Después habría tiempo de pensar, de absolverse o no, de intentar justificarse a trazos gruesos. De decir, por ejemplo, la pleamar no obedeció a la luna o la arteria no siguió el ritmo de su bomba, cosas así. Pero ahora debía cruzar a pie aquello (¿cómo llamarle, desierto?) Ahora era moverse o morir.
Atrás había quedado el coche, inútil. Atrás, inexorable, la nube, que avanzaba, devorando piedras, pinos, perros, hombres. Después recordaría el desconcierto, la inmediata certeza de un peligro, el ahogo en el pecho, el impulso de escapar. Ahora debía trepar la loma, bajarla luego a los tumbos, ascender la próxima para, de nuevo, descender. Adelante era la vida (vida en el urgente, estricto sentido de vivir) Después se preguntaría cómo en un instante lo real puede transfigurarse y lo irreal ser cierto; cómo lo que él llamaba el orden verdadero de las cosas se disolvía en algo tan impalpable como una nube; cómo, en un clic, puede el mundo volverse incomprensible. Después entendería las señales: un cielo vacío de pájaros, la quietud de los helechos, el silencio inaudito y un sentido animal, primitivo, que tomaba el comando de su cuerpo. Ahora era moverse para vivir.

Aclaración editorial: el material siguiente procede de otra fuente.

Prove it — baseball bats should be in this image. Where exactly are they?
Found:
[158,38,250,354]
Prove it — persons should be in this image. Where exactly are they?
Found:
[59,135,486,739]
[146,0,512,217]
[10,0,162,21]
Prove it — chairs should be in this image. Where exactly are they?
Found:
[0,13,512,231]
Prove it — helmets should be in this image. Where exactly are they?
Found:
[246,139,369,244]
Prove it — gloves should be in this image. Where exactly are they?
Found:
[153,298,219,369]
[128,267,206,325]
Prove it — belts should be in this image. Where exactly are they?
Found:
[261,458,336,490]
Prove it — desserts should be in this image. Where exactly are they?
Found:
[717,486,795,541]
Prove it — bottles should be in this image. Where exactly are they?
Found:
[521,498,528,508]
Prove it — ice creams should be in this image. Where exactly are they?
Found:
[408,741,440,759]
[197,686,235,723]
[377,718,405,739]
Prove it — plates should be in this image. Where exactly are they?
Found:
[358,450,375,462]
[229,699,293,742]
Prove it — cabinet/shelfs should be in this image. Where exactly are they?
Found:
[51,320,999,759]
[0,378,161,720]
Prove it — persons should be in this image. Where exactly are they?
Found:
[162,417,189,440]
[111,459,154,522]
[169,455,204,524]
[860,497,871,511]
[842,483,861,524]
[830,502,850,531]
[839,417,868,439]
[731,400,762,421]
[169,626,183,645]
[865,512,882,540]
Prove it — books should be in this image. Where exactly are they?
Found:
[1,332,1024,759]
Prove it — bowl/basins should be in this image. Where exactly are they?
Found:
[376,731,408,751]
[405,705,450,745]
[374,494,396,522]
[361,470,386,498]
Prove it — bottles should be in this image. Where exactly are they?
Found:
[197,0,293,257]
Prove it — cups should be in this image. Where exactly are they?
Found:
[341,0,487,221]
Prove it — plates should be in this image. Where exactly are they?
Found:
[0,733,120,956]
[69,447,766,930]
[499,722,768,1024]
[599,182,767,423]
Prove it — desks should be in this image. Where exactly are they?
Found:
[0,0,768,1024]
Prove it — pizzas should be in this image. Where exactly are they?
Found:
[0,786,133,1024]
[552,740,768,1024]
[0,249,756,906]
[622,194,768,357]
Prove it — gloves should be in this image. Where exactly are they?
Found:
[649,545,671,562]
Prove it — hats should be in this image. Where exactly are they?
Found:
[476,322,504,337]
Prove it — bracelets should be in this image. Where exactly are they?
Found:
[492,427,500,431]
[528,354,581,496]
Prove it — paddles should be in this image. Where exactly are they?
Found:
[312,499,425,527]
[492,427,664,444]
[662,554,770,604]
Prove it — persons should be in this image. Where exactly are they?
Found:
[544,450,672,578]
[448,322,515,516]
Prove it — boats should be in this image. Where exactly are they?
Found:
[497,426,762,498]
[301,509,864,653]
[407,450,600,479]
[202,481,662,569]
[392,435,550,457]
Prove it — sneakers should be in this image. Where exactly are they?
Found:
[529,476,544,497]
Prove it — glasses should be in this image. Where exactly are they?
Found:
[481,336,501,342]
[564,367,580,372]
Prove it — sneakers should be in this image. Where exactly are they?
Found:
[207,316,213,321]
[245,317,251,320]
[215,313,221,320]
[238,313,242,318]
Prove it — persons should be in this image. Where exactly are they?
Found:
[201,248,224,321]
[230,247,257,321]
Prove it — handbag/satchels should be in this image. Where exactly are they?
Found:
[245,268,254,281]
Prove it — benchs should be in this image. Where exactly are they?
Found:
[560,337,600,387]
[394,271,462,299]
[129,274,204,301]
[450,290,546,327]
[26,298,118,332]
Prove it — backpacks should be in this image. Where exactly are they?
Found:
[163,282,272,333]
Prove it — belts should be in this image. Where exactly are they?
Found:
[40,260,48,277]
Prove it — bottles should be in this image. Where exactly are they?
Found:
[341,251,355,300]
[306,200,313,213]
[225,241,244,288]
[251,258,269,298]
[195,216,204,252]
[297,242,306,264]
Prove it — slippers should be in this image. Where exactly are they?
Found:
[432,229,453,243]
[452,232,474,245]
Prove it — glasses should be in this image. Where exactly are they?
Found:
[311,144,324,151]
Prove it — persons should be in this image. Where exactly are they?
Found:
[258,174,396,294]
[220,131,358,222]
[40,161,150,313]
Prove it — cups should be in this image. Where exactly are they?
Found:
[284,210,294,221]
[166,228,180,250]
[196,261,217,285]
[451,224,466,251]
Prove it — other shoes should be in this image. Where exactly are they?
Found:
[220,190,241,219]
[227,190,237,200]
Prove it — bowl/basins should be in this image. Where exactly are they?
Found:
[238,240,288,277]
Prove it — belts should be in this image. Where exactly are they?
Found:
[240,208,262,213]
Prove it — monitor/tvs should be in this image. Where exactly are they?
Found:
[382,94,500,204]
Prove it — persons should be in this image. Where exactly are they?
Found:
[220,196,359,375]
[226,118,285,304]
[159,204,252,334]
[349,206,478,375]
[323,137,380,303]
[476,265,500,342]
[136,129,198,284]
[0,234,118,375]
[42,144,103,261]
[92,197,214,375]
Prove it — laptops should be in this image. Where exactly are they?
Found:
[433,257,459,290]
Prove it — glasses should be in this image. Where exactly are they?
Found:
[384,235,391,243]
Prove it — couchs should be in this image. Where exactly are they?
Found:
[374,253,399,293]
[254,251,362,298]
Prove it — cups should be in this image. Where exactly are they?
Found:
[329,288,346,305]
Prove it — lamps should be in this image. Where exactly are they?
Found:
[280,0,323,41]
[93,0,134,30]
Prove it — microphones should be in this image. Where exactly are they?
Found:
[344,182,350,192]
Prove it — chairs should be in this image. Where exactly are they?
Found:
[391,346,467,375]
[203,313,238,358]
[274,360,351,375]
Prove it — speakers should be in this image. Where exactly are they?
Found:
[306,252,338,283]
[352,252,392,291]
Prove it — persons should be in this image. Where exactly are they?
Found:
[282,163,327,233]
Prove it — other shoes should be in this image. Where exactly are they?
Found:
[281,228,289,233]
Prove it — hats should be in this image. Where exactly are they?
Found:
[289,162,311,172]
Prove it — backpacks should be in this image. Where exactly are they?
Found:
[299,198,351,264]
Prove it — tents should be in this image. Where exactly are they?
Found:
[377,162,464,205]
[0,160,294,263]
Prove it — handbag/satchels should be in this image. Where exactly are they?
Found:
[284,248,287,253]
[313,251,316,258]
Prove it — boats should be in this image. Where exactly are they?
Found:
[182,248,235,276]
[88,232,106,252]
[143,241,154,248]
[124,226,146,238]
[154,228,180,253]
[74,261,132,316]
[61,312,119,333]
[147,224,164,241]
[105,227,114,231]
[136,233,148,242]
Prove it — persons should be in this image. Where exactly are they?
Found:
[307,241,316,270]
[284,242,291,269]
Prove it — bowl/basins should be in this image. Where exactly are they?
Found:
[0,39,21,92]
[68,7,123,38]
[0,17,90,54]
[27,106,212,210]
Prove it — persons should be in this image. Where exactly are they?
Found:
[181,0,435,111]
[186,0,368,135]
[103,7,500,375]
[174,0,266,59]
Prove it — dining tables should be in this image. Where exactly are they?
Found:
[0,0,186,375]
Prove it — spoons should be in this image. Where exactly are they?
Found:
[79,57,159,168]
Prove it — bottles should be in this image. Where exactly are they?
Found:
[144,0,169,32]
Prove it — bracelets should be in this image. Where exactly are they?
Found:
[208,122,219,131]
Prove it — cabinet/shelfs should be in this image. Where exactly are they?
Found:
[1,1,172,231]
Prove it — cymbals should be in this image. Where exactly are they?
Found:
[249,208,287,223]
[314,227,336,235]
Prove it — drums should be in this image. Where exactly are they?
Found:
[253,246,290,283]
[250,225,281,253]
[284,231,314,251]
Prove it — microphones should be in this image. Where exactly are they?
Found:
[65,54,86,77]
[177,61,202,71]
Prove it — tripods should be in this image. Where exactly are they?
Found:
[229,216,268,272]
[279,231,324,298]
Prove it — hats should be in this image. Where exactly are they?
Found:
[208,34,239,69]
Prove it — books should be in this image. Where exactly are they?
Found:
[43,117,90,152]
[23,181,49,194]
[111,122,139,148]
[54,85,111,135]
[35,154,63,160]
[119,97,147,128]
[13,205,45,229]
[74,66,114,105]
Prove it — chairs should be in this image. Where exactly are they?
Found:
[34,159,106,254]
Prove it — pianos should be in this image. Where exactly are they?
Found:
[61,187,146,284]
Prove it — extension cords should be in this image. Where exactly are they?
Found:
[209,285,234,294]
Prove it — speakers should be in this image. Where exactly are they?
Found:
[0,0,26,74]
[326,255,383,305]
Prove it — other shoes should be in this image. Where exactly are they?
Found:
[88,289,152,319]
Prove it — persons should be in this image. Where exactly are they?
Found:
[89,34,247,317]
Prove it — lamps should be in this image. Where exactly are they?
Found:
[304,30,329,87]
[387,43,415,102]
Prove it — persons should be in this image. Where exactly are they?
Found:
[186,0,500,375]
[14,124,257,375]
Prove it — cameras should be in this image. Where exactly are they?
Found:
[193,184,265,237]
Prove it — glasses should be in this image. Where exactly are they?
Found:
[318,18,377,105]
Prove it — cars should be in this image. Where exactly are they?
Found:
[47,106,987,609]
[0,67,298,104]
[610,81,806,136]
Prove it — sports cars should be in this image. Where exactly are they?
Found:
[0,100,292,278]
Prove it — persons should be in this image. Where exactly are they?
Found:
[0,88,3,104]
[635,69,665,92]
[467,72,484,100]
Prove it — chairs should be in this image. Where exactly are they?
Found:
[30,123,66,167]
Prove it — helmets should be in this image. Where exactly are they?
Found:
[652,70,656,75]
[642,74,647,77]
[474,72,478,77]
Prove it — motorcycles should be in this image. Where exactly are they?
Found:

Ya el aire le faltaba. Pero las piernas, los brazos, dolerían después; ahora, insensibles, autónomos, lo conducían. A él, a Riemann, el físico más reputado de la Planta, reducido en un instante a lo precario, lo inútil, lo prescindente.
Corre, no puede más y corre, atraviesa el antiguo cementerio. Yacen bajo los túmulos los cuerpos. ¡Recuérdennos! Recuérdennos con indulgencia, gritan los muertos. No saben que vendrá una nube ciega y ni a sus huesos les dará más tiempo. Recuérdanos, concédenos, Riemann, la última existencia: tu recuerdo. Él los oye. Los oía. Ahora, atrás, silencio. Pasó la nube, disolvió los cuerpos, ya ni el polvo ni los huesos.
Jadea, las piernas lo abandonan, tropieza y cae, se arrastra, arañan los diez dedos la última cerca, el alambre que separa lo moderno de lo antiguo, la ignorancia, de la ciencia, el error, del cálculo correcto. Pero ese límite también será borrado. ¡No vuelvas, Riemann, tu cabeza! Por hacerlo, la mujer de Lot se convirtió en estatua de sal y Eurídice desapareció ante Orfeo ¡No te vuelvas, adelante serás salvo, la negrura ya te pisa los talones! Con el último resuello, Riemann cierra los ojos (¿y si, ciego, la nube no existiera?) ¿Qué, entonces esto es todo? ¿Acabar disuelto así, en el humo y no tener siquiera la digna estolidez que tiene un muerto? ¿Cómo puede lo imposible en un segundo ser verdadero? Las preguntas vendrían después, mucho después quizás. O nunca. Eso, para él, ahora, era un misterio.